Jazz is four now, and I can trust her to behave for short spans of time when I put Olivia down for a nap so that I can catch up on sleep or do some things for myself. This miracle can only be achieved because she’s a good listener and as serious as a soldier when I ask her for help. My mother-in-law, Drahomíra, says I’m lucky because most four-year-olds are the opposite of accommodating. (Was I difficult at that age? Do you remember?)
One day you’ll meet them and see that I’ve made two healthy grandchildren for you, and become the daughter you always wanted me to be. I’m calmer now, Dad, and saner and more responsible. I know that was always your greatest worry—that my impulsivity would be my undoing, that I’d self-destruct like Mom. But you’d be wrong to worry. I’ll bet you’re calmer, too, and that soon you’ll be ready to put this behind us.

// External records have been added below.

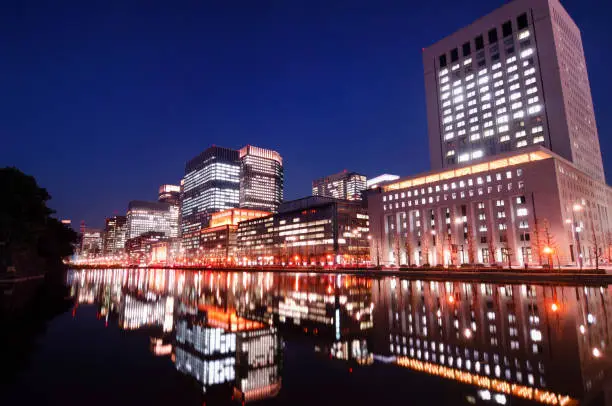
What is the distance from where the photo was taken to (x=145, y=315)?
944 inches

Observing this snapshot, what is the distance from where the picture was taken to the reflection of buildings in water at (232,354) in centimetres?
1026

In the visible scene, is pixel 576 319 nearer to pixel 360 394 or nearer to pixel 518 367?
pixel 518 367

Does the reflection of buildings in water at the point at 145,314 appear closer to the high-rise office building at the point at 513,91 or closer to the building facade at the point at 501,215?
the building facade at the point at 501,215

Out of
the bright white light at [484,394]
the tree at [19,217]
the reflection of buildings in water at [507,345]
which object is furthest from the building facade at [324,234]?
the bright white light at [484,394]

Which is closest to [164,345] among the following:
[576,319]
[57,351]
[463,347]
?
[57,351]

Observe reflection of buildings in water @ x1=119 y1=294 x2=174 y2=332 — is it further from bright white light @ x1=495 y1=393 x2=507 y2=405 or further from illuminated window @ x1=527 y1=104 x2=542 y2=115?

Then you’ll see that Branik, despite a great lack of money, is a very good man.
Olivia’s crying, so I’ll close now.
Thinking of you,
Beth
CHAPTER NINE
A Fascination with Death
JAZZ
Babka replaced the biscuit bus with a modern van late last year. She had a friend who refurbished totaled vehicles, and that guy—Smitty—came into the store one day and told her he had a beaut he’d sell her “for cheap,” because her creaky old bus was living on borrowed time. Smitty was a retired body-shop worker, so he knew a thing or two about fixing cars. The van had air-conditioning, he said, and fabric seats and a CD player and cassette slot both, so it didn’t matter that the radio wouldn’t work well. Smitty got his biscuits free after that, because of course she took him up on his offer.
Dad brought Olivia and me along on deliveries in that van for two solid weeks after our mother died. Maybe he was afraid for us, even though we could’ve stayed with Babka. Maybe he was afraid for himself. Maybe it was Babka’s idea that we all stick together. I don’t know, and can’t recall if I ever did.